Of course, we also compare with the pure subtitles as input in Figure 9 to prove that the effectiveness is from the image and subtitle, instead of the subtitle only.

Journey7331 commented 6 months ago

Thanks for replying!

So when the input is just pure video without subtitles, the model will indeed understand the character relationships and the narrative content to some extent, but may not specifically know the names of the characters or other proper nouns mentioned in the video. In this case, the model's understanding will only rely on visual cues and contextual information within the scenes.

If I say something wrong, plz correct me. :)

yanwei-li commented 6 months ago

Yes, of course, you can extract features from video to replace subtitles for better understanding.

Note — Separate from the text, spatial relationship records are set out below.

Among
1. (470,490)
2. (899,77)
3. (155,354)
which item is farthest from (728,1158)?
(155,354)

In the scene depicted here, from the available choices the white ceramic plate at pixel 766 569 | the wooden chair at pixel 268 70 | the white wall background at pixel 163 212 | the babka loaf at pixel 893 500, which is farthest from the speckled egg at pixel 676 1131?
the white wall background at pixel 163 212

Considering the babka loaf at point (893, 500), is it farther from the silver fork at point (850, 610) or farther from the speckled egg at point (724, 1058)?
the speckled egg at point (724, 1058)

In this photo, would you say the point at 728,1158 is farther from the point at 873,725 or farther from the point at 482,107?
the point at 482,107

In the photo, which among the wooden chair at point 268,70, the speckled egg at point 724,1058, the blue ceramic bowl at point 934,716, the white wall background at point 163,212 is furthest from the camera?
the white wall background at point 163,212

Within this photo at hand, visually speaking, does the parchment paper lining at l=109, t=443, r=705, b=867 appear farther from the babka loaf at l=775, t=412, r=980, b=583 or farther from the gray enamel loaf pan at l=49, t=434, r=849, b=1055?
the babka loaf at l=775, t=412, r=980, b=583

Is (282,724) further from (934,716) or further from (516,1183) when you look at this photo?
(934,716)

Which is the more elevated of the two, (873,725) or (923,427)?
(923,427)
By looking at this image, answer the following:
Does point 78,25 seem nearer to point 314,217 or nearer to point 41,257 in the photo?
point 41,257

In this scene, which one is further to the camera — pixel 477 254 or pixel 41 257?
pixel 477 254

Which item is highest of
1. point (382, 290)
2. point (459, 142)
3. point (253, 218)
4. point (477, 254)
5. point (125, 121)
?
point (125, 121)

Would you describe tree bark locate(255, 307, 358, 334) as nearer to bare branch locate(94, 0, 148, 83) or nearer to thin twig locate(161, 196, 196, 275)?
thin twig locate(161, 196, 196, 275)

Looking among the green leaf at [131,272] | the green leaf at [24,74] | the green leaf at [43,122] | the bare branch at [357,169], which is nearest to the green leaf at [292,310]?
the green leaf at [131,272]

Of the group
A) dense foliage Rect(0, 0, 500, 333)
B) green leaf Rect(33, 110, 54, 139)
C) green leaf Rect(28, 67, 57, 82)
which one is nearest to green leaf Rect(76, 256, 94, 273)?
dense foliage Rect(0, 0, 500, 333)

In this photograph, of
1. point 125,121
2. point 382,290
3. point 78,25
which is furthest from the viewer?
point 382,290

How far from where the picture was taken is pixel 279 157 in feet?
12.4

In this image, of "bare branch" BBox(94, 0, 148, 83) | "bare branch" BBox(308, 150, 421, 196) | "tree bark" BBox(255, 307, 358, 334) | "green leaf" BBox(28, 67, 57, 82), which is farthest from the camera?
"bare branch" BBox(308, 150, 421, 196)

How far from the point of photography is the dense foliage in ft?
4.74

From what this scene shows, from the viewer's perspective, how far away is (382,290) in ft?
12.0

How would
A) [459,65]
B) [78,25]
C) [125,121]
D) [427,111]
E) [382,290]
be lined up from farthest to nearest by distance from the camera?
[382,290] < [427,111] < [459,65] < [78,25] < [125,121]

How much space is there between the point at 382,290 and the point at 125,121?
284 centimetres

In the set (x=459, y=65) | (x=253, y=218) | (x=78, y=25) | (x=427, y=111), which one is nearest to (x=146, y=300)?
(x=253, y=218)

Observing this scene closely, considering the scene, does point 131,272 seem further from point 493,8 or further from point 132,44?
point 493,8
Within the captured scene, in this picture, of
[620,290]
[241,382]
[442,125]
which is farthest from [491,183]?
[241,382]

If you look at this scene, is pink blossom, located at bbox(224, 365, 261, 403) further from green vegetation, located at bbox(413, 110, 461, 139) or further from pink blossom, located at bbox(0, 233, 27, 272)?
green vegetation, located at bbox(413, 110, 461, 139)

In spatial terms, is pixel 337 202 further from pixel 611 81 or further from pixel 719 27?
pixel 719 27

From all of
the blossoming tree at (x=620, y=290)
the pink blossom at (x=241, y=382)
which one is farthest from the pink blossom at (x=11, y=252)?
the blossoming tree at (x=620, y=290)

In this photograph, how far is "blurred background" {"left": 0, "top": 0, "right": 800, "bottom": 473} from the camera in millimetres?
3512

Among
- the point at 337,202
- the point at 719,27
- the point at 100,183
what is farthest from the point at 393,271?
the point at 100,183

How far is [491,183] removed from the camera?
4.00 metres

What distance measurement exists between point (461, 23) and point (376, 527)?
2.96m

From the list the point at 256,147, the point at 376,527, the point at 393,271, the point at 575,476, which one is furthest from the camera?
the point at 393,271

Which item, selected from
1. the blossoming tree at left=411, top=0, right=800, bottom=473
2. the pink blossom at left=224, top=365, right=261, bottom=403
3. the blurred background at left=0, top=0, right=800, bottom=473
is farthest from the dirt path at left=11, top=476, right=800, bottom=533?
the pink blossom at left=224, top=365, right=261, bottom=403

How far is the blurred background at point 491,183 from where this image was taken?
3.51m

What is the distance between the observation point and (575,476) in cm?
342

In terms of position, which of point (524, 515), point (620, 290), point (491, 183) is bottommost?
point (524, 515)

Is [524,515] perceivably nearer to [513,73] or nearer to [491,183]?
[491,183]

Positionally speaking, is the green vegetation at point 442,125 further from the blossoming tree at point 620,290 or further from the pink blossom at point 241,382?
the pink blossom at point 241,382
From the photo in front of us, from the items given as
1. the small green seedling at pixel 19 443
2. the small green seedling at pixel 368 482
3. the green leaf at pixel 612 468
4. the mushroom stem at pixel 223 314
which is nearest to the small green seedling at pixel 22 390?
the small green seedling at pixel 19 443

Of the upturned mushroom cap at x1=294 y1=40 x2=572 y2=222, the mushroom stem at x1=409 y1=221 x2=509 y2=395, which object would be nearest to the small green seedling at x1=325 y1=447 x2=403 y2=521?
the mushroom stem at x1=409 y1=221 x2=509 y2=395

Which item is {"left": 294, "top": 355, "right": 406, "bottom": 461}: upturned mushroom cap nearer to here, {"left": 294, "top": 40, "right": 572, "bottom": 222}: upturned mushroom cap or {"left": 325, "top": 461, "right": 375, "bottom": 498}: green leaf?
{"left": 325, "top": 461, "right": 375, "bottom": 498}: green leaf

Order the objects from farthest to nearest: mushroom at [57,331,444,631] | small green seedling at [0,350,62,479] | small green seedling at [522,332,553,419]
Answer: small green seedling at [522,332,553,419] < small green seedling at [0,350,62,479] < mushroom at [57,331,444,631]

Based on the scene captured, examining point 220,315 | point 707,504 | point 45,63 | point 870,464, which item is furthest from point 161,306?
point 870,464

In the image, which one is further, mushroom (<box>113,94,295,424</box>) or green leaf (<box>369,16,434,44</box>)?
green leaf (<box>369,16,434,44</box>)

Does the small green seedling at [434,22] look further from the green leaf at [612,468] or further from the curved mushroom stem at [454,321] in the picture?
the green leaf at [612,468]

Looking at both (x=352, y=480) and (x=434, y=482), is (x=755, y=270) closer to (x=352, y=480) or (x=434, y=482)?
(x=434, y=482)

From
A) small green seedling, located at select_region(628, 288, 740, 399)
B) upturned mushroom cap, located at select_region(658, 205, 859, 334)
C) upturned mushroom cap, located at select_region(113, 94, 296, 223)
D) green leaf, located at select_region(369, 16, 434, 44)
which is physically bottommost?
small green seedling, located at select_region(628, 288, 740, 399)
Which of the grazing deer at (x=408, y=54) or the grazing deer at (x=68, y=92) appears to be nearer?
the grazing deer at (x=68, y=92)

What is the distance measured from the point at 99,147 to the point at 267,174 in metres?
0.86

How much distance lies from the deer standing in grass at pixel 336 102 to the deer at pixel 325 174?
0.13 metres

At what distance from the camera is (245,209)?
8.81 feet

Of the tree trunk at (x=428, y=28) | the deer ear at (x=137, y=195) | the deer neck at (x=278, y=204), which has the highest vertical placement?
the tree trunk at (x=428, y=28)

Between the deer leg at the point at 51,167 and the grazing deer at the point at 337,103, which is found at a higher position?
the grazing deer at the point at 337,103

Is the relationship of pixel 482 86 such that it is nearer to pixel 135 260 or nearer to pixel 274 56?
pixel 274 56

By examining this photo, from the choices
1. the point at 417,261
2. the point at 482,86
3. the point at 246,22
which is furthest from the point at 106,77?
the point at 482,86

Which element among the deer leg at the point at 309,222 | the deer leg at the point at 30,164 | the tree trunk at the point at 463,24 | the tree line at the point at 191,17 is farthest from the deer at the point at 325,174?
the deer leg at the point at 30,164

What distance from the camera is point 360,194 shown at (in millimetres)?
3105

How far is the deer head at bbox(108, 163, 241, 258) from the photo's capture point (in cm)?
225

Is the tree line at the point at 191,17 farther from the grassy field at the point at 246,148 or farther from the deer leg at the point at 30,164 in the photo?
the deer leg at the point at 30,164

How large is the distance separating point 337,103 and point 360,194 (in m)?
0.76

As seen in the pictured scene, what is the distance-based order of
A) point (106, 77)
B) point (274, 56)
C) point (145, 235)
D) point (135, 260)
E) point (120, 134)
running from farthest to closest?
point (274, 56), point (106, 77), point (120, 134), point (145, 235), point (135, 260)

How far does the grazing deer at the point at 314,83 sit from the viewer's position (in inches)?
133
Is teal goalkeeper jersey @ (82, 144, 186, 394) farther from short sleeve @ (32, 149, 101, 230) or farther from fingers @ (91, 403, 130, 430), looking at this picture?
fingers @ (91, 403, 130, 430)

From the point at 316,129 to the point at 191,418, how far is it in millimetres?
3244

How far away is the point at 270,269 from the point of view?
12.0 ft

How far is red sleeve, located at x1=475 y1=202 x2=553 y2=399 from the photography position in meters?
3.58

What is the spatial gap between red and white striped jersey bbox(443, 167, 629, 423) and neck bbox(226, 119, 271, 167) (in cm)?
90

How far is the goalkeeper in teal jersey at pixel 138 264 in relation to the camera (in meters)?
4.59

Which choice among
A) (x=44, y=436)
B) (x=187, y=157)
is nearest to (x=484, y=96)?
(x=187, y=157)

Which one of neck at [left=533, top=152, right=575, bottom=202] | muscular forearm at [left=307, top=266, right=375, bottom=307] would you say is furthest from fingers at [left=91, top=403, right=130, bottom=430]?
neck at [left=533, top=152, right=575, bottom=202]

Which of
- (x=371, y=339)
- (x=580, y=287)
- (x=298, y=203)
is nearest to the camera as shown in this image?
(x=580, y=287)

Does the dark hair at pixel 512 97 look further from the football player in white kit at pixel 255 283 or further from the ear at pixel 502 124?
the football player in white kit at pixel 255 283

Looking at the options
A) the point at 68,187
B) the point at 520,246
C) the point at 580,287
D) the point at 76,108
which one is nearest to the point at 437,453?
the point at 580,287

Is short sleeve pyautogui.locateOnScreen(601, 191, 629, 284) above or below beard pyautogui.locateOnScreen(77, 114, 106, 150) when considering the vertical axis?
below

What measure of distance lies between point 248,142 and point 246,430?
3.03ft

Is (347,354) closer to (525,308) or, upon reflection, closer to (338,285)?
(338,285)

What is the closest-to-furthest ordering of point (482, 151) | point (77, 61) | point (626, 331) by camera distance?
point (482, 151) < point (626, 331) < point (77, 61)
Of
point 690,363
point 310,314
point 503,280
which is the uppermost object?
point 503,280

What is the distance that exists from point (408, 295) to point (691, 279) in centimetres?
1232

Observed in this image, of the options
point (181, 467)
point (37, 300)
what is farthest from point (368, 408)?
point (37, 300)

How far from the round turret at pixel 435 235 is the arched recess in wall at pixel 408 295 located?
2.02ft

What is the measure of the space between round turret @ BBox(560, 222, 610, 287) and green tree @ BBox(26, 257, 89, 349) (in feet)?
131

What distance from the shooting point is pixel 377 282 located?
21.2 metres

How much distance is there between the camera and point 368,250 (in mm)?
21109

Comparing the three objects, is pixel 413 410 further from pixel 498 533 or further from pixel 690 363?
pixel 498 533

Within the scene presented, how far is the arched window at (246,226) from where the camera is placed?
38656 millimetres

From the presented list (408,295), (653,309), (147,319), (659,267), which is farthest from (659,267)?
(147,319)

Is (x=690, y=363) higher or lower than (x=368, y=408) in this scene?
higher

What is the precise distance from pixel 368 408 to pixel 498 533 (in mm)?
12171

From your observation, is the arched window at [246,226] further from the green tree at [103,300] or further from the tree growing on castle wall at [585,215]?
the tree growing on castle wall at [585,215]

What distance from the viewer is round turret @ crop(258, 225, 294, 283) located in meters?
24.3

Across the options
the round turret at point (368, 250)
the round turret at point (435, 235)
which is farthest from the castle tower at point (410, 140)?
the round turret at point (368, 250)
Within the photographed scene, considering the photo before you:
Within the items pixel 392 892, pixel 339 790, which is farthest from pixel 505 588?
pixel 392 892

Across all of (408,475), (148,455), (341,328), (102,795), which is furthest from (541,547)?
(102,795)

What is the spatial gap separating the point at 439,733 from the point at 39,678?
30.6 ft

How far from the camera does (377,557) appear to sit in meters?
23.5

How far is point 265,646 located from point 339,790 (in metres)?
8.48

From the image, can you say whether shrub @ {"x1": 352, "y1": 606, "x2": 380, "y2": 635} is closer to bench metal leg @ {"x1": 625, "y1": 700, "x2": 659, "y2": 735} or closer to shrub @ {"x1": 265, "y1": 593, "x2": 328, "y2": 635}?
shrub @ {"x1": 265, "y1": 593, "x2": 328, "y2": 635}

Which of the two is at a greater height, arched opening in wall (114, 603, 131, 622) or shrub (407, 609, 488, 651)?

Yxxxb commented 4 months ago

Thank you for your great work.

Regarding adding subtitles, I still have the following questions:

  1. If you do not use subtitles for training, and do not change other model architecture and designs, in other words, for video tokens, only the sequence of is used. Can the model understand long videos? Or does the model have the ability to find a needle in a haystack or answer detailed questions about a hour long video?
  2. If subtitles are not added, there is obviously an order of magnitude difference between the number of input visual tokens and the number of text tokens. Will such an imbalance affect the effect of the model?
  3. Afte adding subtitles for training, can you infer videos without subtitles? If so, how to inference? How to set up the subtitles?

Thanks.